- Passage provided
We are now some weeks into the lockdown in the U.A.E and many people have been self-isolating, quarantining, or social distancing for much longer than this. The internet, media and social media are all full of information about the current pandemic, some helpful and some not so helpful. This blog gives some quick reference coping tips divided into cognitive (thinking), emotional and behavioural categories.
Cognitive
- Balanced thinking – this means acknowledging the negative things that are happening around the world due to this pandemic but also trying to find and focus on some positive aspects. Some positive news articles recently have included the wildlife returning to the clean waters in the city of Venice, the tireless working of hospital staff and the recognition around the world given by balcony clapping, and the reduced pollution rates globally.
- Challenging thinking – the way we think about aspects of our self-isolation can have a major impact on our response to it. Some examples of negative thinking
may be ‘I am so bored/there is nothing to do’, ‘I have the kids all day’, ‘Its so lonely’, ‘I’ll never get through this’ ‘I can’t cope with the isolation’. Instead, we might try to think, ‘I have so much time and I can now do things I have always meant to do’, ‘I have a unique opportunity to spend all this time with the kids (even though it might be tough at times)’, ‘I can get used to a new way of communicating, there are so many resources available to me to talk to friends and family’, ‘We are all in this together’, ‘I have gotten through tough times in the past I can get through this too’, ‘I have a range of coping skills I can start to use and refine’.

- Data below
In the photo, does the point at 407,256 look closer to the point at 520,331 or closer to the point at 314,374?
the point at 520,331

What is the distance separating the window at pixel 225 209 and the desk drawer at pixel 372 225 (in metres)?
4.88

- Problem to solve
Please copy the passage of the lockdown coping blog above from "We are now some" to "and behavioural categories.", word for word.

- Result for this task
We are now some weeks into the lockdown in the U.A.E and many people have been self-isolating, quarantining, or social distancing for much longer than this. The internet, media and social media are all full of information about the current pandemic, some helpful and some not so helpful. This blog gives some quick reference coping tips divided into cognitive (thinking), emotional and behavioural categories.